2024 Abstracts

Groundwater Supported Vegetation Refugia as a Mechanism of Forest Recovery in a Rocky Mountain Watershed Impacted by Disturbances


Ye Zhang1* (yzhang9@uwyo.edu), Danielle Berardi1, Xiaonan Tai2, Andrew Parsekian1, Brent Ewers1


1University of Wyoming, Laramie, WY; 2New Jersey Institute of Technology, Newark, NJ


Groundwater can form consistently wetter land surface areas to support greater ecosystem productivity across scales and climate zones. The research team examined the conditions under which groundwater facilitates forest recovery after disturbance(s) in the Medicine Bow National Forest (MBNF) where logging, bark beetle, and wildfire disturbances occurred in recent decades.

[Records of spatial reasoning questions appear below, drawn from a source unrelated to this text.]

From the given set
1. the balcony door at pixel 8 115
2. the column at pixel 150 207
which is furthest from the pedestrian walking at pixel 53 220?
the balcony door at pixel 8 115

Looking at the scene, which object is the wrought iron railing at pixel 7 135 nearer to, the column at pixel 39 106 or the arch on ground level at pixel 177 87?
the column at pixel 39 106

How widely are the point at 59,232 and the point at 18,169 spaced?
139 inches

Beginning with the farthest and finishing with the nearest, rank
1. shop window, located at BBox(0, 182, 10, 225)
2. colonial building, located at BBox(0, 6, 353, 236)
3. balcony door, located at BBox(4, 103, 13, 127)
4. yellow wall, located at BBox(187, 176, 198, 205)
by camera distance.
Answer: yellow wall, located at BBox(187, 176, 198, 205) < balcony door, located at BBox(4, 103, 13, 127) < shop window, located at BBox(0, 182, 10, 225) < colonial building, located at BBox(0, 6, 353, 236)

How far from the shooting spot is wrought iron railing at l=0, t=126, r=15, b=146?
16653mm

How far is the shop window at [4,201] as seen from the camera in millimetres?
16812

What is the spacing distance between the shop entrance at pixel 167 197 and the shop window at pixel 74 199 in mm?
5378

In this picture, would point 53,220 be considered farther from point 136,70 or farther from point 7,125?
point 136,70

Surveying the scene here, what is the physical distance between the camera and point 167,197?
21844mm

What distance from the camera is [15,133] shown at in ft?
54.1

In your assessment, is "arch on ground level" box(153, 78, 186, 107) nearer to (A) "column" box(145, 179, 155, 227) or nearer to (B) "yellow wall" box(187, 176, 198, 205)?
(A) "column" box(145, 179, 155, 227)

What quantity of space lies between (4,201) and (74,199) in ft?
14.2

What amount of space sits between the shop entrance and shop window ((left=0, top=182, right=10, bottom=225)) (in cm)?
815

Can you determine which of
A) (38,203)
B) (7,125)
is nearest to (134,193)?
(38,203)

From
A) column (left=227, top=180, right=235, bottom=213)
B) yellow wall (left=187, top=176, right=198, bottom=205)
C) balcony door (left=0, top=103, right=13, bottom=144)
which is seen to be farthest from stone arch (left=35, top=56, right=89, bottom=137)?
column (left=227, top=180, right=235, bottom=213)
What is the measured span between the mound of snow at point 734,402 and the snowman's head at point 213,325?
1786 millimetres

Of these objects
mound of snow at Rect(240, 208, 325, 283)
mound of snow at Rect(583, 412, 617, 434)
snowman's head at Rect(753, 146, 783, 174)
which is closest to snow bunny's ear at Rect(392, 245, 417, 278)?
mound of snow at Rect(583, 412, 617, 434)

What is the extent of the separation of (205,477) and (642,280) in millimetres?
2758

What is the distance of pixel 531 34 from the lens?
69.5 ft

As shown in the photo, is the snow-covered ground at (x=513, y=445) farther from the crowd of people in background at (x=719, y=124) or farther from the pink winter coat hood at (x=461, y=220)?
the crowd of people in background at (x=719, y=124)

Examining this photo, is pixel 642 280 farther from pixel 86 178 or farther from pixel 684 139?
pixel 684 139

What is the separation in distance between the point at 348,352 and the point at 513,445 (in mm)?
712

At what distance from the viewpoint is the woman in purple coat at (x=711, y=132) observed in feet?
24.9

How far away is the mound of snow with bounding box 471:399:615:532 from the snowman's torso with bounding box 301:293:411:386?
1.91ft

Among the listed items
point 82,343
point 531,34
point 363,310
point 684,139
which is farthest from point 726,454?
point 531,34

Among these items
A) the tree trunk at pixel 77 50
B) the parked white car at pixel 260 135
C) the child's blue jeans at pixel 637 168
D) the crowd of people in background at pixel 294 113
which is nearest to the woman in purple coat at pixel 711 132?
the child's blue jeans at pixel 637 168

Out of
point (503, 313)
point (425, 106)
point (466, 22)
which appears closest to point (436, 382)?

For a 40×25 km2 area spanning subalpine to montane forests, field surveys revealed that groundwater-supported forest refugia (GSFR) occur along the entire elevation gradient in the form of forested/shrub wetlands, springs, and perched aquifers (Zhang et al. 2023). These features have sheltered trees against one or more disturbances although seed-bearing trees can facilitate forest recovery only if water table is of suitable depth, is persistent, and in the case of wildfire, soil and seeds remained viable after the fire. GSFR can change over time, driven by feedback between disturbance, vegetation response, and hydrology: at a forested and shrub wetland, a 2020 wildfire that burned surrounding uplands may have resulted in a raised local water table that stressed formerly healthy trees in the wetland, casting doubts about its future refugium status. These field observations are being tested at site and landscape scales using a coupled ecohydrological model calibrated against historical and new measurements (i.e., colocated climate, vegetation, soil moisture, and groundwater data). Simulation results suggest (1) for a subalpine wetland and upland site, understory growth must be represented to accurately model post-beetle-kill recovery; (2) at the landscape scale, high average soil moisture surrounding GSFRs maintained evapotranspiration and gross primary productivity during a drought year while the latter half of the growing season saw greater growth; and (3) at both scales, water and light were the limiting factors affecting the growth and survival of tree seedlings. The team will implement a new competition scheme into the model, enabling the seedlings to compete for water and light with coexisting shrubs, grasses, and forbs.


Zhang, Y., 2023. “Forest Recovery After Disturbances Facilitated by Groundwater: A Study at the Medicine Bow Mountains in Southeastern Wyoming,” Colloquium, Department of Geosciences, University of Montana.